Vegan hazelnut oatmeal cookies, with chocolate chips and coconut sugar. Using hazelnuts in the base of these cookies adds richness and a buttery taste.
Course Chocolate, Cookies and Bars, Desserts, Pantry Recipes
Preheat the oven to 180°C (350°F) and line a baking sheet with parchment paper.
Place the hazelnuts on the baking sheet and roast for about 8 minutes, or until fragrant. Cool slightly before grinding into meal with a food processor. Keep the oven on and use the same baking sheet for the cookies.
150 grams hazelnuts
In a large mixing bowl, whisk together the coconut oil, water, and vanilla. It won't combine, that's normal.

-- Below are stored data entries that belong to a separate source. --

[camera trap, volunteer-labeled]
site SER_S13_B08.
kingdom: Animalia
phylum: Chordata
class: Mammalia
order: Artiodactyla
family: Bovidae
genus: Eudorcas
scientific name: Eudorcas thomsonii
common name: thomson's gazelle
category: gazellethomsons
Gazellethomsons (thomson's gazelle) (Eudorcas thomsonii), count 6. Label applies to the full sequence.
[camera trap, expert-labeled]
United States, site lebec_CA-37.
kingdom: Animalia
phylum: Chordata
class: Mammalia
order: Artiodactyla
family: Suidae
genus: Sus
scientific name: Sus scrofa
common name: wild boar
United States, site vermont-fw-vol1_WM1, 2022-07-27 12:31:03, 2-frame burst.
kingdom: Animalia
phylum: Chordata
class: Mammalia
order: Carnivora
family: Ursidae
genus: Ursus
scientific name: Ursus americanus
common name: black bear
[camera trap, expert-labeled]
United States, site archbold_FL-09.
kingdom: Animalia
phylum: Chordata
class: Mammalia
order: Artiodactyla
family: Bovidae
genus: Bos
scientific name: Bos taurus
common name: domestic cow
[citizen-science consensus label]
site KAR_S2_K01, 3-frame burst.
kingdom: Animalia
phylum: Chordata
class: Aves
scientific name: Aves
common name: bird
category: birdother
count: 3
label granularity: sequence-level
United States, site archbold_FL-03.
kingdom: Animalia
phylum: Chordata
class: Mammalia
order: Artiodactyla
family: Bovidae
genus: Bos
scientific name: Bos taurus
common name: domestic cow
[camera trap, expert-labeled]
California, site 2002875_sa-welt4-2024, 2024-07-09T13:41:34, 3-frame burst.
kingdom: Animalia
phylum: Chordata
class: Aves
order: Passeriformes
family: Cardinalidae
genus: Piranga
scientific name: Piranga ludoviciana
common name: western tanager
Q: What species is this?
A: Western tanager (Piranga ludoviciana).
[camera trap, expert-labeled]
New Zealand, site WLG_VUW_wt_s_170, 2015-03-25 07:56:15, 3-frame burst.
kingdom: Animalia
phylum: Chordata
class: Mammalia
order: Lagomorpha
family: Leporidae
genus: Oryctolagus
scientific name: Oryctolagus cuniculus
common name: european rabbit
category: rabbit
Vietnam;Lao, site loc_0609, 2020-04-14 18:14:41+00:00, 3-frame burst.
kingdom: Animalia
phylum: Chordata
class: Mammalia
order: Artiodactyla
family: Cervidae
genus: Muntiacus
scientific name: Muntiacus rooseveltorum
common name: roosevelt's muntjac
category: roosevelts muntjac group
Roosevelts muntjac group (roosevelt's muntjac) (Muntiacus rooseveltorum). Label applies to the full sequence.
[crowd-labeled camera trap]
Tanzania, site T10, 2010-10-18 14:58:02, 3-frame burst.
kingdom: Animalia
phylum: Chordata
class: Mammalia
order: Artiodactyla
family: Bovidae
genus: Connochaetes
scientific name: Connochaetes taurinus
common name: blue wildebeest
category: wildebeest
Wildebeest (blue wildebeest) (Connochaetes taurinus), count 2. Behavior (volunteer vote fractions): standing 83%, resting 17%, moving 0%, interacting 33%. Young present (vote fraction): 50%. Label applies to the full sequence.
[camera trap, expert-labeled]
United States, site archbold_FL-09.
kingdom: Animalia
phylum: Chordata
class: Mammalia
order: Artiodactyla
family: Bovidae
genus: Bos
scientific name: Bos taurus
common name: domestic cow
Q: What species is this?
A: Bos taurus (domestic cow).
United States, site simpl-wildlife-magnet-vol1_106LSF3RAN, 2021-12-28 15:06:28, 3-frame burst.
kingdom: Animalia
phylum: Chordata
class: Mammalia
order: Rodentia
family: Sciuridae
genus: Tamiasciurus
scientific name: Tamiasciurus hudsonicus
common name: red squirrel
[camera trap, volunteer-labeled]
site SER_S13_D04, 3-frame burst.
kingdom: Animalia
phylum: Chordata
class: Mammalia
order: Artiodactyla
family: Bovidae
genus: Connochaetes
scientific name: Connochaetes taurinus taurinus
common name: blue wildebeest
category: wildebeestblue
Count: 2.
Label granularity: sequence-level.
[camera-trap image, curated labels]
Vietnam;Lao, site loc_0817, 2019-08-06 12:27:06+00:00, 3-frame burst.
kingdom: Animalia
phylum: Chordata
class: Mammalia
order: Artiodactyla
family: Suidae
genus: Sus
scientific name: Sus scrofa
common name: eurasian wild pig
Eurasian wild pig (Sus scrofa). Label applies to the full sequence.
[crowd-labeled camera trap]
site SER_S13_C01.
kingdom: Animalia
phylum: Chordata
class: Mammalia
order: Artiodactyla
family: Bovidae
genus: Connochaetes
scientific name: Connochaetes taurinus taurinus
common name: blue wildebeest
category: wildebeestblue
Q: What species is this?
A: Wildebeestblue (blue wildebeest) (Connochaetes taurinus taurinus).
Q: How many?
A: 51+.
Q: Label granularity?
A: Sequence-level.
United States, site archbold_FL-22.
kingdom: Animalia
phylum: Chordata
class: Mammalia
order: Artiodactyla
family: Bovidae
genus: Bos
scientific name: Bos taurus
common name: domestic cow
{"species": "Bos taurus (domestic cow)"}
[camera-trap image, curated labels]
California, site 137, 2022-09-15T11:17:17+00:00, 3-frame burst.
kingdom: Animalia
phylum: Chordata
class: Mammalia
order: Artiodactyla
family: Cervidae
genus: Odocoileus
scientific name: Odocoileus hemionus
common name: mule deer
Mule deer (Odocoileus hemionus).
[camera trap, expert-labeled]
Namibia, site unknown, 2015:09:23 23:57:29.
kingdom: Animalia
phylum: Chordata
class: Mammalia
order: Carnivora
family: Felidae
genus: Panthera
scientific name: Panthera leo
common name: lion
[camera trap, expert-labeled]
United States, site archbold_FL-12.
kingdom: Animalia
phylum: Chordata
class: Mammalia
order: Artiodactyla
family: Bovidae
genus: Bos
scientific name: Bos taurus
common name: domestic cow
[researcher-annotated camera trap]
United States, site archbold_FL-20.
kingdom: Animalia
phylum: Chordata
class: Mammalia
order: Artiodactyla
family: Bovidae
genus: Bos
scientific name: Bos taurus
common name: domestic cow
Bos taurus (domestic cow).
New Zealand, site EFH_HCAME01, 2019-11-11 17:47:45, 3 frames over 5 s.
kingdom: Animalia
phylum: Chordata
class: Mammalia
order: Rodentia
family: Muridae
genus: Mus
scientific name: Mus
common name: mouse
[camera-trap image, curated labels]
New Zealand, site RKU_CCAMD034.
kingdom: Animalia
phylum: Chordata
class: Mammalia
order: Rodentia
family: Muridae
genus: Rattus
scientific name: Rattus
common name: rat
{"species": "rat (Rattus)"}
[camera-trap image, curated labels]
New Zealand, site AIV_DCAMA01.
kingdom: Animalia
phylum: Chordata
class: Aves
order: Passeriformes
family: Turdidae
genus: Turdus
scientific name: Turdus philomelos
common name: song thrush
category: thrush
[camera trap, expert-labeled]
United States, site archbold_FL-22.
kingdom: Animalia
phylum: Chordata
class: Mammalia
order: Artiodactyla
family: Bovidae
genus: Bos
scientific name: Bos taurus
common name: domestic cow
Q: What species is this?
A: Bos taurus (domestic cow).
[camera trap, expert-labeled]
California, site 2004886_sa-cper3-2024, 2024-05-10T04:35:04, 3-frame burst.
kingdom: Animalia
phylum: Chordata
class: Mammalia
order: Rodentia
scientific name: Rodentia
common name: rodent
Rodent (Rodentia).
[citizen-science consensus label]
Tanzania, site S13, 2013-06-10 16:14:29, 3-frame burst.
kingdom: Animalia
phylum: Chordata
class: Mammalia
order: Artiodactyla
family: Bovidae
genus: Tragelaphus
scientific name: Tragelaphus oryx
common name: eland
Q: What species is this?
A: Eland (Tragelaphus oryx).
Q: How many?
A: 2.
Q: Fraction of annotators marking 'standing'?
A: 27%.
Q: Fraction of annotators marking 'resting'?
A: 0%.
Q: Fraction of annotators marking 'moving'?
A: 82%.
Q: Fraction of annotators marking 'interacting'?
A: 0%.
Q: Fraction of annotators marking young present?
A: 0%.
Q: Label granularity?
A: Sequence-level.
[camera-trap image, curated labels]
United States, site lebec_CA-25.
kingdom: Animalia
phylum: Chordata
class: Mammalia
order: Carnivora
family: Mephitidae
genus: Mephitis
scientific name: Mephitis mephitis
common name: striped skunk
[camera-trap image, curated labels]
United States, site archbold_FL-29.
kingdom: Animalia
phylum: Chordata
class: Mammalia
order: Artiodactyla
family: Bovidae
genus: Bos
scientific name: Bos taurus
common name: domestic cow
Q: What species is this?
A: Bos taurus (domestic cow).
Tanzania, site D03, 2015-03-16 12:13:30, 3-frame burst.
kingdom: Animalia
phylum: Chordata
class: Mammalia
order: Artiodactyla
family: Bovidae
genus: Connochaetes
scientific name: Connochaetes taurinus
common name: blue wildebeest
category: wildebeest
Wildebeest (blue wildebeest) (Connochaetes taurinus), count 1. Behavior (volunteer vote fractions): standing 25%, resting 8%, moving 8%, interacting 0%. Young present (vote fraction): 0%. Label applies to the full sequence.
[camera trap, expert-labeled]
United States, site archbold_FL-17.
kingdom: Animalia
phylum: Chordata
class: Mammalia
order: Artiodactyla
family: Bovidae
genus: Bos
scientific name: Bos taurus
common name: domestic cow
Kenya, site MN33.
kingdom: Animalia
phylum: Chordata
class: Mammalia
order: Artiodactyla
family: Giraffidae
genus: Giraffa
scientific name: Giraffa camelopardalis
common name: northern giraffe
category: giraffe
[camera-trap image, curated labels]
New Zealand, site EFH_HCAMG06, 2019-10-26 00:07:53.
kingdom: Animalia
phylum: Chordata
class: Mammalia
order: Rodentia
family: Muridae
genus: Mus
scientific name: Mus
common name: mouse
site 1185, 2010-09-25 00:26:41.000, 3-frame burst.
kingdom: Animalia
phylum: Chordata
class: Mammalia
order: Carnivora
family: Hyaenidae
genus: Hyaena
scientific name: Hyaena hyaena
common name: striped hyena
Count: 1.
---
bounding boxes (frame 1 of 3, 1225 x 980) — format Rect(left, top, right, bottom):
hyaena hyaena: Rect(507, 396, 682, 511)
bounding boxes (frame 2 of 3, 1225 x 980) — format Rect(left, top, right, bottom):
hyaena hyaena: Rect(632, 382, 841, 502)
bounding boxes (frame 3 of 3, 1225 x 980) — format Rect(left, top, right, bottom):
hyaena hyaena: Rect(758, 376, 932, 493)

80 grams coconut oil, 2 tablespoons water or non-dairy milk, 2 teaspoons vanilla extract
Add the coconut sugar and whisk to combine. It will form a thick paste.
150 grams coconut sugar
Add the hazelnut meal, oats, flour, baking soda, and salt. Stir with a wooden spoon or spatula until just combined - a few streaks of flour are fine.
100 grams rolled oats, 150 grams light spelt flour, 1/2 teaspoon baking soda, 1/4 teaspoon sea salt
Add the chocolate and fold in to evenly incorporate.
100 grams dark chocolate, chopped
Use a spoon or cookie scoop to drop 16 even scoops of cookie dough onto the prepared baking sheet. Flatten each slightly using the palm of your hand.
Bake in the preheated oven for 8-10 minutes, or until lightly golden in colour. Cool on the sheet for ten minutes before removing and cooling fully on a wire rack. Store in a sealed container for up to five days, or freeze up to three months.